» Exercise details:
Render the entries from the line containing "Would it be" through the line containing "128 centimetres" as a numbered list, one line per item. Omit blank lines and the pictures.

(Data entries)
— Begin —
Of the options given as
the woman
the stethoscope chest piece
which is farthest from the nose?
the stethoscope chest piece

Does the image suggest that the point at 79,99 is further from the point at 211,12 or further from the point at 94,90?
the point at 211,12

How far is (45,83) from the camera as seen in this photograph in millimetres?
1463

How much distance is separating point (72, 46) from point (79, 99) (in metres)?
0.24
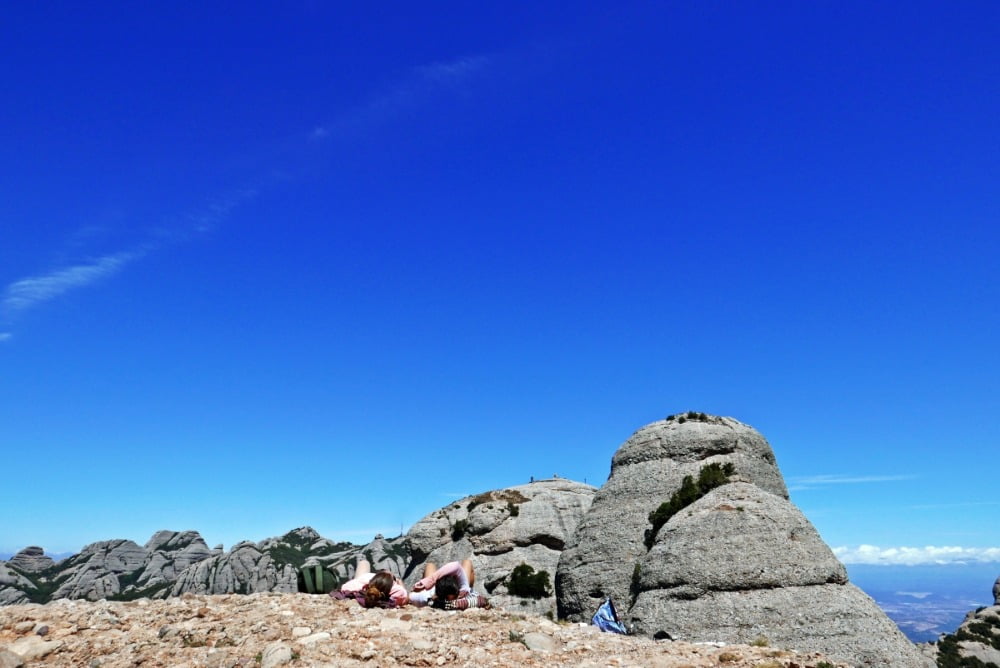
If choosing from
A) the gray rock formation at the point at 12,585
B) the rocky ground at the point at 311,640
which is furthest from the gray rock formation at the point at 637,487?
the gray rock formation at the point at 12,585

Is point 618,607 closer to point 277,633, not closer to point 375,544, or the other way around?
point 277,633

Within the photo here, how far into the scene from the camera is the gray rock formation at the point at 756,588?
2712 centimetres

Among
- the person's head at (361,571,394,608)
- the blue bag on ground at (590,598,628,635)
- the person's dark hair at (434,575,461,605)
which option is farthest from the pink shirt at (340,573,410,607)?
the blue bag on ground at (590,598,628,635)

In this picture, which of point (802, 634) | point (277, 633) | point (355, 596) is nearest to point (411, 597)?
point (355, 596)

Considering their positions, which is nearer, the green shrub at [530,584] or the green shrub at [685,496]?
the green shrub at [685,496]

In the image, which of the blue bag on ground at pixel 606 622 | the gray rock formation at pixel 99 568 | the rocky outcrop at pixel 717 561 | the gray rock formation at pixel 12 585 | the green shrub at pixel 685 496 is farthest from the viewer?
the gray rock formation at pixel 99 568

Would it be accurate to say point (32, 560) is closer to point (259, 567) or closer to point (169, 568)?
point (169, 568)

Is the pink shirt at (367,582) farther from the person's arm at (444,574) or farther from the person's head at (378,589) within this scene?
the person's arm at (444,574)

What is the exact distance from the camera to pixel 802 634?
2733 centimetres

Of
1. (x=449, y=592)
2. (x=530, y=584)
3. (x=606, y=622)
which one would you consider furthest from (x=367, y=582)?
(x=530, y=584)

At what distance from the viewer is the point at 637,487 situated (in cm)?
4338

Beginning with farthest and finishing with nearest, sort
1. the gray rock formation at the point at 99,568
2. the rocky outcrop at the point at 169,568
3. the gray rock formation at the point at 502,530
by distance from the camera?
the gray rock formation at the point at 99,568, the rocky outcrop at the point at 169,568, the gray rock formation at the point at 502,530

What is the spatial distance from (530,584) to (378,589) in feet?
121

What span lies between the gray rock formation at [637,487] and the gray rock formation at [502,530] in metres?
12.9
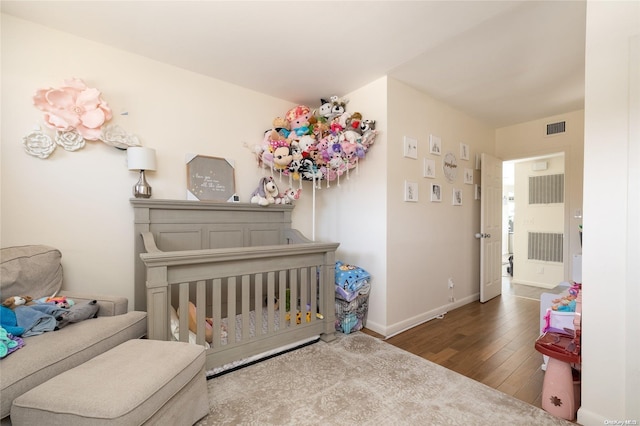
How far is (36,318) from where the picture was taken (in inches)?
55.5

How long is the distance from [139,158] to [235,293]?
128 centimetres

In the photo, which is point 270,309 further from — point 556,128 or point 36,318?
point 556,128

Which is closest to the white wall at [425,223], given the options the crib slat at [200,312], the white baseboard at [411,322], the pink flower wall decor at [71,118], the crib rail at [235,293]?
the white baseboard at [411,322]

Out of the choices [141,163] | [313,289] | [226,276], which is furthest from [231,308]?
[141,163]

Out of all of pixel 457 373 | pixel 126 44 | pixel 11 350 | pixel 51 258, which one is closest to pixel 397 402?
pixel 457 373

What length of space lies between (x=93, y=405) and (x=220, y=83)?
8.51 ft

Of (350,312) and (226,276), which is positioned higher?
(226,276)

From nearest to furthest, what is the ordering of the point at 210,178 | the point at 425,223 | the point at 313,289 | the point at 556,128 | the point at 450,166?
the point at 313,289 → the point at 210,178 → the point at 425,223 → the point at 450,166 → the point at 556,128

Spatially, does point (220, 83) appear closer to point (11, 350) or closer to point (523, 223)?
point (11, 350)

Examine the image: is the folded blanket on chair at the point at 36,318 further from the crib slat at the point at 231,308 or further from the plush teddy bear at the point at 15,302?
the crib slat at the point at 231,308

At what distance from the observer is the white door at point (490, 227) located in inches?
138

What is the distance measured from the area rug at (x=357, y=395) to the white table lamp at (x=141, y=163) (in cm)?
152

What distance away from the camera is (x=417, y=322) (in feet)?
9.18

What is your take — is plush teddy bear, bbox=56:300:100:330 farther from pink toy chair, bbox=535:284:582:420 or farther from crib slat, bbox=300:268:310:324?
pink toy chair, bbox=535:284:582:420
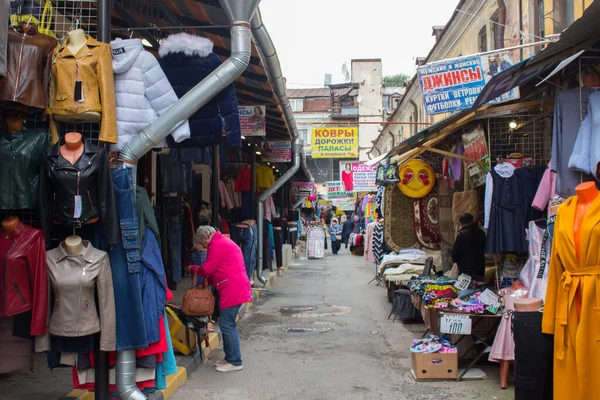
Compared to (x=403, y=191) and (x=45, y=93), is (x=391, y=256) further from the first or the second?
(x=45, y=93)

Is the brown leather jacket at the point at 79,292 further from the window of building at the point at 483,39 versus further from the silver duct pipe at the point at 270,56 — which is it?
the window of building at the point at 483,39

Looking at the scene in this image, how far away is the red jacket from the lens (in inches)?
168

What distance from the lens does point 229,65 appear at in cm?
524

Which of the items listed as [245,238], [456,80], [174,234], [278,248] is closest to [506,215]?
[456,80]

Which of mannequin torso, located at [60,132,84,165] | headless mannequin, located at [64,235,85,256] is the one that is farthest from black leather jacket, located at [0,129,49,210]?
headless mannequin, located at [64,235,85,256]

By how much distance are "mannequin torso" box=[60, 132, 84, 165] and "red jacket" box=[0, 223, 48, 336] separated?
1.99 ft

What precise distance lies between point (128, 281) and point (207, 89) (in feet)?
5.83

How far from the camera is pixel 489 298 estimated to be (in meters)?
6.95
— End —
— Begin —
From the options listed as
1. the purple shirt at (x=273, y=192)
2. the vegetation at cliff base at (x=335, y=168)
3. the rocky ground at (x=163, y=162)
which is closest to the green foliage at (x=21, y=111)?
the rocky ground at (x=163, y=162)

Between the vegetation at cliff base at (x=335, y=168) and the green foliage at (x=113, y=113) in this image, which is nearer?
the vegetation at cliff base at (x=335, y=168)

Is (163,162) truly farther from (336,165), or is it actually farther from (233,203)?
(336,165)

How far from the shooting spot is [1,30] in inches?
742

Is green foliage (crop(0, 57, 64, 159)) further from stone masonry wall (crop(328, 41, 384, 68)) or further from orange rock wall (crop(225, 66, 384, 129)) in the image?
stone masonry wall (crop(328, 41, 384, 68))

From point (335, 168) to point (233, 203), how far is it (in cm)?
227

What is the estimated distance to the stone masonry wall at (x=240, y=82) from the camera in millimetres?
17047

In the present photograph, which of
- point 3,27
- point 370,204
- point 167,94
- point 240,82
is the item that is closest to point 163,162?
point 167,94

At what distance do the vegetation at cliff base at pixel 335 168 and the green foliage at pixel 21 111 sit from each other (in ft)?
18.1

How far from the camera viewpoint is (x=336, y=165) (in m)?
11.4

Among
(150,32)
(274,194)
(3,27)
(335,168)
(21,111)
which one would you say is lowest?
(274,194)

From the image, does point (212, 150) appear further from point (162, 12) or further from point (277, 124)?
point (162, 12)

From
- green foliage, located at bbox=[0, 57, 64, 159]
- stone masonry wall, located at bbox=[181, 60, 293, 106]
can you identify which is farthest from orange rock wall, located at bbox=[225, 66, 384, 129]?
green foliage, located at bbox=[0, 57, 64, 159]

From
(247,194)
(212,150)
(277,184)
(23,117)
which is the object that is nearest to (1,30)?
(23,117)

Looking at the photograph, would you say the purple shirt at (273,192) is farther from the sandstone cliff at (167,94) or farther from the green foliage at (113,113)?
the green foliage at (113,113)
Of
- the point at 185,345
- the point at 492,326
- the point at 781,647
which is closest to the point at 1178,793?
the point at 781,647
— End —
» Answer to the exercise:
1. Would it be accurate to say point (32, 560) is closer to point (259, 567) or closer to point (169, 568)?
2. point (169, 568)
3. Is the pink shirt at (367,582) farther from the person's arm at (444,574) or farther from the person's head at (378,589) within this scene?
4. the person's arm at (444,574)
5. What is the exact distance from the camera to pixel 802 634?
6. 2733 centimetres
7. Of
8. 1. (x=449, y=592)
9. 2. (x=530, y=584)
10. 3. (x=606, y=622)
11. which one would you consider furthest from (x=367, y=582)?
12. (x=530, y=584)
13. At what distance from the viewer is the point at 637,487 situated (in cm)?
14. 4338
15. Beginning with farthest and finishing with nearest, sort
16. 1. the gray rock formation at the point at 99,568
17. 2. the rocky outcrop at the point at 169,568
18. 3. the gray rock formation at the point at 502,530
19. by distance from the camera?
20. the gray rock formation at the point at 99,568, the rocky outcrop at the point at 169,568, the gray rock formation at the point at 502,530
21. What is the spatial distance from (530,584) to (378,589) in feet?
22. 121
23. What span lies between the gray rock formation at [637,487] and the gray rock formation at [502,530] in metres?
24. 12.9
25. How far is (36,318) from where the picture was taken (in inches)?
26. 55.5
27. How long is the distance from [139,158] to [235,293]?
28. 128 centimetres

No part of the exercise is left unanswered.